【Operating System】Go Runtime's MADV_FREE memory release issue

Posted by Hao Liang's Blog on Saturday, November 27, 2021

1. Background

Related issues:

runtime: memory not being returned to OS #22439

runtime: provide way to disable MADV_FREE

When using applications compiled with go 1.12~1.15, it often happens that after the application is started, the resident memory RSS continues to increase as the running time increases, and the memory is never released.

2. Issue Analysis

Use pprof to analyze various memory usage in Go Runtime. The following is the meaning of various memories in pprof:

Reference: Go pprof memory indicator meaning memo

// The total number of bytes requested from the OS
// It is the sum of the various XxxSys indicators below. Contains the sum of the runtime heap, stack, and other internal data structures.
// It is virtual memory space. Not all are mapped into physical memory.
Sys

// see `Sys`
HeapSys

// The number of bytes of objects still in use and unused objects that have not been released by GC
// It should be smooth at ordinary times, but may appear jagged during gc.
HeapAlloc

//The number of bytes of the object in use.
// One detail is that if a span can contain multiple objects, as long as one object is in use, the entire span is counted.
// `HeapInuse` - `HeapAlloc` is memory reserved in GC and can be used quickly.
HeapInuse
//Memory that has been returned to the OS. Memory that has not been allocated again by the heap.
HeapReleased

//The number of bytes of unused span.
// This part of memory can be returned to the OS, and also contains `HeapReleased`.
// Can be applied for again, even used as stack memory.
// `HeapIdle` - `HeapReleased` is reserved by GC.
HeapIdle

/// ---

// Same as `HeapAlloc`
Alloc

// Accumulated `Alloc`
// Accumulation means that it will continue to increase cumulatively after the program is started and will never decrease.
TotalAlloc

Lookups = 0

// Cumulative number of allocated heap objects
Mallocs

// Cumulative number of released heap objects
Frees

// Number of surviving objects.
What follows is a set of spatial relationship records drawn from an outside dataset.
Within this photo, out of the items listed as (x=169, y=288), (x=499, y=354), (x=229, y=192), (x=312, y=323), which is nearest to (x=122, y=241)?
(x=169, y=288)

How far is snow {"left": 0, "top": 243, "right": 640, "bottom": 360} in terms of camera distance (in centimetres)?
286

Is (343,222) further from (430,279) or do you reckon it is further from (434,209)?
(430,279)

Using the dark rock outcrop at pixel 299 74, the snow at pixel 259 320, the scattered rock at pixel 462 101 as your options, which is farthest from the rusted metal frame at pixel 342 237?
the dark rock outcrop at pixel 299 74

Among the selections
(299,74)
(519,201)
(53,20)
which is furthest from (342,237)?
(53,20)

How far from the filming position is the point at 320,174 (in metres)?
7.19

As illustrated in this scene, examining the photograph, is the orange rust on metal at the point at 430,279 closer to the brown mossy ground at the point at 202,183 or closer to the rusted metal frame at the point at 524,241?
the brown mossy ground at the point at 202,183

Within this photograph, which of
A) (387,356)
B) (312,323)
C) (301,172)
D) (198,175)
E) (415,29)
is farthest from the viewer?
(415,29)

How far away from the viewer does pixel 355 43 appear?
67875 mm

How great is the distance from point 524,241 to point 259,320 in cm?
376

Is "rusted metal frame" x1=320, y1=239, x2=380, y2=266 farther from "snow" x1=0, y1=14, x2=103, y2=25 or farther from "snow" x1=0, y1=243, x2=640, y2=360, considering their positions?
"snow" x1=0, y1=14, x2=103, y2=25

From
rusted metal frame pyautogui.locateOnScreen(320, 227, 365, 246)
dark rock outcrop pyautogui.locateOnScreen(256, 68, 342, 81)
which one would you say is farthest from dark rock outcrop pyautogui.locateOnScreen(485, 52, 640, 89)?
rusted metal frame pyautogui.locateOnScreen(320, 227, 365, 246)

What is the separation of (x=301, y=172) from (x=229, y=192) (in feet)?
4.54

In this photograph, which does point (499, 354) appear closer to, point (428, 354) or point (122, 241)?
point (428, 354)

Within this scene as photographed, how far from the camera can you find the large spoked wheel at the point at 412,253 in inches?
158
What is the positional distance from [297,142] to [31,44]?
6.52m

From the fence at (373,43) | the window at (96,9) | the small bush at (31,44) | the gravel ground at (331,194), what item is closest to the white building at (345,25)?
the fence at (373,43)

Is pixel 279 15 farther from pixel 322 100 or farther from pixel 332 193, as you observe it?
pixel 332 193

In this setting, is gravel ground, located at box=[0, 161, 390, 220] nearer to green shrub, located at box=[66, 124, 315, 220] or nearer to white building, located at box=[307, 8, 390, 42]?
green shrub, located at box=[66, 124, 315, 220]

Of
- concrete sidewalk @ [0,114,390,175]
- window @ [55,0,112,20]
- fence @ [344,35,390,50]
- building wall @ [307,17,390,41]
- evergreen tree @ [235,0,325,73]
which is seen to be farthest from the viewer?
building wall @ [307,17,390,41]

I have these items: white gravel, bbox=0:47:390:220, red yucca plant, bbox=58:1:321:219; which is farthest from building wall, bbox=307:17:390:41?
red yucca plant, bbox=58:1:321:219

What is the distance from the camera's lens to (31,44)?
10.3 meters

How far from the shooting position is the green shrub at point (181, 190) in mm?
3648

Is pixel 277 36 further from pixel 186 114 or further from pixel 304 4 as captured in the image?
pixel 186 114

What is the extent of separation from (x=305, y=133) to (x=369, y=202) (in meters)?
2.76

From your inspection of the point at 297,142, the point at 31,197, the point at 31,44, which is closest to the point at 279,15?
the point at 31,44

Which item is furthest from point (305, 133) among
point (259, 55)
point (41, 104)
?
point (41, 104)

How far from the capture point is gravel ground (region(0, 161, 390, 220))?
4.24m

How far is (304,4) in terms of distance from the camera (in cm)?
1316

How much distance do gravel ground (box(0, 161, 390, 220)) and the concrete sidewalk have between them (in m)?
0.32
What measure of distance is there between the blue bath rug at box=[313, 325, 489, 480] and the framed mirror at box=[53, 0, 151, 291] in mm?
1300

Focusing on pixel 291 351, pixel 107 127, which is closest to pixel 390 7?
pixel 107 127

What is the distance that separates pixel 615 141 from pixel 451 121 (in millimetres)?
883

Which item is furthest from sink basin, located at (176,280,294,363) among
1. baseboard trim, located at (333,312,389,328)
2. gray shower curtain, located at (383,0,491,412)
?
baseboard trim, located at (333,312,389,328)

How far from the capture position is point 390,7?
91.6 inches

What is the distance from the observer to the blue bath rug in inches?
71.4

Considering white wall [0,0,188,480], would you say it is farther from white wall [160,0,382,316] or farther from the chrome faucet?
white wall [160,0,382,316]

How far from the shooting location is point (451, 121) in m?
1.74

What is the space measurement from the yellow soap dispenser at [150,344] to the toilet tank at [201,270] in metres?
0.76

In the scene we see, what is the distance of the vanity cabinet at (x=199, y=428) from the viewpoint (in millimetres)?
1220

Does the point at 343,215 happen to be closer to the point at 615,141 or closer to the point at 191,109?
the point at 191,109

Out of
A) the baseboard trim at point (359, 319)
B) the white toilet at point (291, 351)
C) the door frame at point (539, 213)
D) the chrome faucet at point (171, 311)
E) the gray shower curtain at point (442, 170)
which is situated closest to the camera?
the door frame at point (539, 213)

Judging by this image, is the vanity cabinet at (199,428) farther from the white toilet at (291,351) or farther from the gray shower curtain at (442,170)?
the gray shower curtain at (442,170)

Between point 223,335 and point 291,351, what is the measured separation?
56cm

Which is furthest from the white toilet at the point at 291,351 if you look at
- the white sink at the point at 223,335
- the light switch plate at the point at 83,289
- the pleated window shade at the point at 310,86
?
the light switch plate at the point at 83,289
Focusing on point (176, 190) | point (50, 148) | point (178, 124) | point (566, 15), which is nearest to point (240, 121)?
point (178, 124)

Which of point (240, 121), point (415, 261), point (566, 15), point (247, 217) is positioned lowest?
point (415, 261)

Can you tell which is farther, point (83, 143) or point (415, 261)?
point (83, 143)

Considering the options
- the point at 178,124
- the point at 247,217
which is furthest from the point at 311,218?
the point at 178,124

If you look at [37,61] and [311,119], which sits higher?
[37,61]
See `HeapAlloc`
// HeapObjects = `Mallocs` - `Frees`
HeapObjects

// ---
// The meaning of Inuse in XxxInuse below and the meaning of Sys in XxxSys are basically the same as `HeapInuse` and `HeapSys`
// There is no XxxIdle because they are all included in `HeapIdle`

// StackSys is basically equal to StackInuse, plus system thread-level stack memory
Stack = StackInuse / StackSys

// Memory used for MSpan structure
MSpan = MSpanInuse/MSpanSys

// Memory used for MCache structure
MCache = MCacheInuse/MCacheSys

// The following are the memory statistics of XxxSys used by the underlying internal data structures
BuckHashSys
GCSys
OtherSys

// ---
// The following is related to GC

// The trigger threshold for the next GC. When HeapAlloc reaches this value, GC will be triggered.
NextGC

// The unix timestamp of the most recent GC
LastGC

// Start unix timestamp and end unix timestamp of GC in each cycle
// There may be 0 GCs in a cycle, or there may be multiple GCs. If there are multiple GCs, only the last one will be recorded.
PauseNs
PauseEnd

// GC times
NumGC

// The number of times the application forces GC
NumForcedGC

// The total CPU resources occupied by GC. between 0~1
GCCPUFraction

Under normal circumstances, as HeapReleased increases, RSS will decrease (Go Runtime returns used memory to the OS through GC), and through pprof, it is observed that as HeapReleased increases, RSS Still maintains the original value and has not declined. Why does this strange phenomenon happen?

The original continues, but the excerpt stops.